====== TRECHO DO TEXTO

Mapas antigos são destinos ambíguos

Republico aqui crônica recente que saiu no DOM TOTAL (clique aqui no original)
Ricardo Soares*
Desde garoto sempre tive paixão por mapas. Tantos os impressos quanto os globos terrestres vendidos em lojas caras, iluminados ou não por dentro, e que me sugeriam viagens por cantos recônditos do planeta como a África ou a Austrália, o Pólo Norte ou alguma ilha da Polinésia Francesa. O garoto que fui perdia-se em devaneios querendo alcançar tantos destinos quantos possíveis atrás de glórias que viriam dessas explorações num período em que o planeta Terra ainda tinha muitos espaços em branco, inexplorados e mal palmilhados por aventureiros de todas as estirpes.
Hoje quando vemos tantas propagandas de agências de viagens a banalizar até os destinos inóspitos, quando avistamos congestionamentos para chegar ao pico do Himalaia e um monte de gente fantasiada de Indiana Jones passeando ao redor das pirâmides do mundo e dos desertos de cartão postal eu fico pensando o que foi feito de tantas paragens inacessíveis, de tantos lugares onde era possível buscar paz, sossego e a vastidão de lindas paisagens. 
Às vezes me dá a impressão de que o mundo se tornou um lugar onde ninguém pode e nem deve ficar sozinho, em silêncio ou não, buscando o essencial, o primordial, meta de tantas religiões orientais ou não. A tal aldeia global virou um inferno de observação. Todo mundo nos observa e sempre somos observados.
Minha profissão e meu temperamento me levaram a muitos cantos do mundo. E o Brasil, sem pretensão, posso dizer que conheço bem. Talvez por isso me doa muito ver tantas praias aviltadas não só pelo imundo petróleo derramado em alto mar mas destruídas pela sujeira, especulação imobiliária, línguas de esgoto e poluição sonora. Perseguir o sossego completo se torna missão cada vez mais impossível. Até porque os seres humanos – especialmente os brasileiros – amem o barulho.

============
====== LISTAGEM FORNECIDA

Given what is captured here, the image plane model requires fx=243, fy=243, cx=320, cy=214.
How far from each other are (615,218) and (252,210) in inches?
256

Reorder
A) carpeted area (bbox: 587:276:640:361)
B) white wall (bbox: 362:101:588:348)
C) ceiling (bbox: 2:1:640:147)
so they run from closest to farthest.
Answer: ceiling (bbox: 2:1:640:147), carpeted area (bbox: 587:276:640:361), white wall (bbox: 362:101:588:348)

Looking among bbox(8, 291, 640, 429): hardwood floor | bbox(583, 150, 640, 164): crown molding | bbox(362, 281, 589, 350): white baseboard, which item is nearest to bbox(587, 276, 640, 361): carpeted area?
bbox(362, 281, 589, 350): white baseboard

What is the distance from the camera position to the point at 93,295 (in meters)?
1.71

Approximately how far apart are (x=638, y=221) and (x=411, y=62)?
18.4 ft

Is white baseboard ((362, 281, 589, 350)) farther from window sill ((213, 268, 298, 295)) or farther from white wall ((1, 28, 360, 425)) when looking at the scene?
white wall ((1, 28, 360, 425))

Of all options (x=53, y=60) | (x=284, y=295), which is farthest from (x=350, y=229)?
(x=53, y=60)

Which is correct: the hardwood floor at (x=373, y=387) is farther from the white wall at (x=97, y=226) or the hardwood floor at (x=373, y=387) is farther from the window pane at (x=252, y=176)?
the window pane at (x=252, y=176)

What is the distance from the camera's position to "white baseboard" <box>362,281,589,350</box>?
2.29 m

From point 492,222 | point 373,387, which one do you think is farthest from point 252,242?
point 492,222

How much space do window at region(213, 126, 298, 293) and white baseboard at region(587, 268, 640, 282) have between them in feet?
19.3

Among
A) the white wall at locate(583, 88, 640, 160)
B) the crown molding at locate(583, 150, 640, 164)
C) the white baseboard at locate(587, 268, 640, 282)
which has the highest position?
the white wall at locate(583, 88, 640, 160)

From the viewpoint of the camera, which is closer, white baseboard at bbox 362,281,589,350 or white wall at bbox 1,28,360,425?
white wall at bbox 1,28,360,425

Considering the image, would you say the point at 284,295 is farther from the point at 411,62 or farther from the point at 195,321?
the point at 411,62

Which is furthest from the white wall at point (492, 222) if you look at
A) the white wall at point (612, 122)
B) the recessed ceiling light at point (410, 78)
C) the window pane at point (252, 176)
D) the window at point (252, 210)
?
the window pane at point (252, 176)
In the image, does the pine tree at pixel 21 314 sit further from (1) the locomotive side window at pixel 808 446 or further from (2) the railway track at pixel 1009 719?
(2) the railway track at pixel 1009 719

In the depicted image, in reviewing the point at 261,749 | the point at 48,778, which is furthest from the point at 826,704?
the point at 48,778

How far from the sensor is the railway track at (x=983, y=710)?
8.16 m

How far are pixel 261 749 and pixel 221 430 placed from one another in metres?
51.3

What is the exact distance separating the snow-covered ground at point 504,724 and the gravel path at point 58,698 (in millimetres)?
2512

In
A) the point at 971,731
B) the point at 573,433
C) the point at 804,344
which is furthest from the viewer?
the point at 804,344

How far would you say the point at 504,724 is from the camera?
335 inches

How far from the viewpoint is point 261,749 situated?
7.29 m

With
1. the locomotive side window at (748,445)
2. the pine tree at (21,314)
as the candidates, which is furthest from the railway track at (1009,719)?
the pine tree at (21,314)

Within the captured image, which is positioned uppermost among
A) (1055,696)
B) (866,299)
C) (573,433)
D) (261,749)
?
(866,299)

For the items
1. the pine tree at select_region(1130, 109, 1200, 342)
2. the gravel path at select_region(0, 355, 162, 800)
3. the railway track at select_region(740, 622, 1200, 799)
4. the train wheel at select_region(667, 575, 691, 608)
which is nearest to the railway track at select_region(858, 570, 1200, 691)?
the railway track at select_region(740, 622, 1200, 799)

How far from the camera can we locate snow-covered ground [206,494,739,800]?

============

* TAREFAS:
• a. Apresente em tabela Markdown, com as colunas Nº e Linha da listagem, o trecho da listagem que começa na linha que contém "For the items" e termina na linha que contém "4. the train". Numere as linhas e deixe de fora as que estiverem em branco.
• b. Escreva a continuação da crônica sobre mapas antigos a partir do ponto em que ela para.
A listagem não tem nenhuma relação com a crônica sobre mapas antigos.

* RESPOSTAS:
• a.
| Nº | Linha da listagem |
|---|---|
| 1 | For the items |
| 2 | 1. the pine tree at select_region(1130, 109, 1200, 342) |
| 3 | 2. the gravel path at select_region(0, 355, 162, 800) |
| 4 | 3. the railway track at select_region(740, 622, 1200, 799) |
| 5 | 4. the train wheel at select_region(667, 575, 691, 608) |

• b.
Sinal desses tempos conectados é que os mapas caem cada vez mais em desuso. Não mais existe sequer aquelas edições anuais dos guias 4 rodas, sempre atualizadas, que você poderia manusear no colo, sentado ao volante do carro no momento em que estava perdido. Agora, dizem, tudo está on-line , em tempo real, o que é um contrassenso num país continental cheio de pontos cegos para conexão. Preço da modernidade?
Quando pequeno o reflexo de minha paixão por mapas talvez tenha me levado distante. O prazer equivalente a viajar era proporcional ao prazer de voltar para casa são e salvo depois de calor, barro, areia e até – em casos extremos- encontros perigosos com bandoleiros de estirpes variadas na busca do documentário ideal. Hoje com tanta gente em todos os lugares, dentro ou fora de temporadas, o tal prazer “exclusivo” da descoberta de um destino inédito parece cada vez mais remoto. Talvez por isso tenha aumentado o prazer de viajar quando se descobre um destino ainda pouco tocado. Prazer que agora não é equivalente a voltar para cair na distopia das nossas grandes cidades principalmente a São Paulo de Piratininga que em passado longínquo era um desafio superlativo para quem subia os contrafortes da Serra do Mar desde a Baixada Santista.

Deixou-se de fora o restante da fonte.